* [ABOUT THIS EXERCISE] Find every line of the records that has "blue" and return it.

*** DATA FOR THE TASK Section Begins ***

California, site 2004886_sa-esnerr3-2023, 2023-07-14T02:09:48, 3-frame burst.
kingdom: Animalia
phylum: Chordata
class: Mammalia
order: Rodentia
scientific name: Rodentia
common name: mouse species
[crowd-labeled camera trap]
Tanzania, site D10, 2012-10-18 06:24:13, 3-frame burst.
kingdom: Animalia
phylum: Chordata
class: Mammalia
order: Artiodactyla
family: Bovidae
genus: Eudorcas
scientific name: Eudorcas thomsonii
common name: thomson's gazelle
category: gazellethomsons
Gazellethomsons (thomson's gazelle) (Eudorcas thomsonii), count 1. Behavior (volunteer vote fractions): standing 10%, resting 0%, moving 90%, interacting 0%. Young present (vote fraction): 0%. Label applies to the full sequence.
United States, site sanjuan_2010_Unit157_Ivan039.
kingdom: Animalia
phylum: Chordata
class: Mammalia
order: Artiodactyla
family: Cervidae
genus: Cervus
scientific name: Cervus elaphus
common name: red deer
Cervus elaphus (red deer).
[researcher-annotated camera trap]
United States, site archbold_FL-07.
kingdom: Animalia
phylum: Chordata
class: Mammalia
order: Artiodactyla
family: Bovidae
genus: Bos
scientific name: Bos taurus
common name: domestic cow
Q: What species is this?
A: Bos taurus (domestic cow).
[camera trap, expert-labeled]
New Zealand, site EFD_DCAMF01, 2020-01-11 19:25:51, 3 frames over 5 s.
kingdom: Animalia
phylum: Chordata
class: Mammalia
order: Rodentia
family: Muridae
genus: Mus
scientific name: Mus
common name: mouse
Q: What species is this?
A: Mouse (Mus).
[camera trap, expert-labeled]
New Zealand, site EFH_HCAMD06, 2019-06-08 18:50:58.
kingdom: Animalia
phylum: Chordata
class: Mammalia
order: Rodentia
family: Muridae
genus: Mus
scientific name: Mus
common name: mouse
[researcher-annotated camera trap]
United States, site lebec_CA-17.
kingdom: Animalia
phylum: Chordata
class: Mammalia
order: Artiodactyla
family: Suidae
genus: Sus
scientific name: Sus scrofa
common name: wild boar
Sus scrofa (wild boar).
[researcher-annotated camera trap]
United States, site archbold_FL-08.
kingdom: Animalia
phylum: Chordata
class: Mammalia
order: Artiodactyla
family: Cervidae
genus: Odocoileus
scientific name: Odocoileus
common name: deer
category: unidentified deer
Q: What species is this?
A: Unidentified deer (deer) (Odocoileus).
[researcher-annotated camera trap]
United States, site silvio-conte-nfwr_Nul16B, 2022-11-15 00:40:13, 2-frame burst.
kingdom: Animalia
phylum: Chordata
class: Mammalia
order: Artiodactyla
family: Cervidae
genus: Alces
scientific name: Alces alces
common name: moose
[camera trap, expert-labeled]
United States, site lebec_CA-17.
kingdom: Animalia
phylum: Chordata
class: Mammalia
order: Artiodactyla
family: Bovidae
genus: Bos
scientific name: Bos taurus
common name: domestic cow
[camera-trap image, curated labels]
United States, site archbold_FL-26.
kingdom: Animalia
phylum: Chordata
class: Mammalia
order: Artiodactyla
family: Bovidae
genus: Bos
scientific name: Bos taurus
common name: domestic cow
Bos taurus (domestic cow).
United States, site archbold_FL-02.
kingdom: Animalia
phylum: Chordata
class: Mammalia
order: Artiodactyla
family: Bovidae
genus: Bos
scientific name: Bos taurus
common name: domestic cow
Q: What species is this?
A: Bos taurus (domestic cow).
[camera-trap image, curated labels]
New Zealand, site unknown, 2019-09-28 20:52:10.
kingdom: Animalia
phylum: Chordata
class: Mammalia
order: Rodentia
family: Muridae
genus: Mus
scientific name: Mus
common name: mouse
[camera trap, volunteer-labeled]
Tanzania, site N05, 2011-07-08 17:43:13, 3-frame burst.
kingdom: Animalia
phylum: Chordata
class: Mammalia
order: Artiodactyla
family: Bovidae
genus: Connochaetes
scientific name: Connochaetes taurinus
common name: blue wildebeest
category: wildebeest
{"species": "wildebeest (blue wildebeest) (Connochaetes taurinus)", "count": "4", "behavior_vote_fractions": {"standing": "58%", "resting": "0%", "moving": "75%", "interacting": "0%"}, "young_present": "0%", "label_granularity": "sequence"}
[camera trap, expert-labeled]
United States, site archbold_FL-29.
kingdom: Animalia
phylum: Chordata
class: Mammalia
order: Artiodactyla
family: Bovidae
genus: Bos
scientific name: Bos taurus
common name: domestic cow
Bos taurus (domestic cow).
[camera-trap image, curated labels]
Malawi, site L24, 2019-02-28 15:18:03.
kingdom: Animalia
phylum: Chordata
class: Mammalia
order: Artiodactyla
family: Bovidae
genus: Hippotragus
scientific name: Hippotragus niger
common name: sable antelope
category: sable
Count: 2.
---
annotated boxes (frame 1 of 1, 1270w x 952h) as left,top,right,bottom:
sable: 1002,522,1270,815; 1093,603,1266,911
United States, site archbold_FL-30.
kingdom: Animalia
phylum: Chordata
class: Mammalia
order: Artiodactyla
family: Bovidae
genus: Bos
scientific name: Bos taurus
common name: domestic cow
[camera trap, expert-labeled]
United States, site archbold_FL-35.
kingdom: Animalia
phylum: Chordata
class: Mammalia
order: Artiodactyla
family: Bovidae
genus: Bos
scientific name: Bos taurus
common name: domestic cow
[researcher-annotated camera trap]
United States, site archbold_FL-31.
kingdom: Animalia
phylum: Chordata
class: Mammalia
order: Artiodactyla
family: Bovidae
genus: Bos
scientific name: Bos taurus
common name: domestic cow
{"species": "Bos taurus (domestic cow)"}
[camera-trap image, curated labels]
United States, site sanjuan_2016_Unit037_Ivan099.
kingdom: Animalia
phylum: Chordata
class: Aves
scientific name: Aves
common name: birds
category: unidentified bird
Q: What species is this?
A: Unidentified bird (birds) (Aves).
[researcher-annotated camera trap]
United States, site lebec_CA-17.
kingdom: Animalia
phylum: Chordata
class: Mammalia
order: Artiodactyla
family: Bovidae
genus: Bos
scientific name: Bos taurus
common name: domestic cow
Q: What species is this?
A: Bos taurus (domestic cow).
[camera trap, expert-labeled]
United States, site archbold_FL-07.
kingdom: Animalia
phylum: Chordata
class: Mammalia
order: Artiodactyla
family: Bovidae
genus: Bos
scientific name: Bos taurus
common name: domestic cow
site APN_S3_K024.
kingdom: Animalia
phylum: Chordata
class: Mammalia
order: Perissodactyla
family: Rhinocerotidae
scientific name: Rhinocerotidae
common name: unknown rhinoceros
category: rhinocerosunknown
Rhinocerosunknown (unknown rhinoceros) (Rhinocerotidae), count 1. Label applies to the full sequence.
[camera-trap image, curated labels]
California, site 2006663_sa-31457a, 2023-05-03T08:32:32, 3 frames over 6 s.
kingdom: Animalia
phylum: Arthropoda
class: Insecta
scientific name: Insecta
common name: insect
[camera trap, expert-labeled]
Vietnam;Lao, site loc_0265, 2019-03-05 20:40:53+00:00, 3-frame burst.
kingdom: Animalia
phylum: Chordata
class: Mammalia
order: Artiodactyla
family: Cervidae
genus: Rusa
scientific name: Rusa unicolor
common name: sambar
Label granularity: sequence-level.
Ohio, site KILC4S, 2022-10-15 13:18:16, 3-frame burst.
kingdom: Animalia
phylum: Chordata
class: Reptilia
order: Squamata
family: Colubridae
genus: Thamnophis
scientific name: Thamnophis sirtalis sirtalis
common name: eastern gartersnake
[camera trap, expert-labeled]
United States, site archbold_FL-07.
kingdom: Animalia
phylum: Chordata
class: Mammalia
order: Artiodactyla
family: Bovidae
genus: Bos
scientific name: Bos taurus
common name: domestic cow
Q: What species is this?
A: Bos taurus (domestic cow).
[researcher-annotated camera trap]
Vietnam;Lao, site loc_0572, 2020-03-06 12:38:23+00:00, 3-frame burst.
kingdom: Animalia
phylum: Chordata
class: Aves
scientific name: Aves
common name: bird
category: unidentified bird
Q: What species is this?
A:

*** DATA FOR THE TASK Section Ends ***

* [RESULT OF THIS TASK]
common name: blue wildebeest
{"species": "wildebeest (blue wildebeest) (Connochaetes taurinus)", "count": "4", "behavior_vote_fractions": {"standing": "58%", "resting": "0%", "moving": "75%", "interacting": "0%"}, "young_present": "0%", "label_granularity": "sequence"}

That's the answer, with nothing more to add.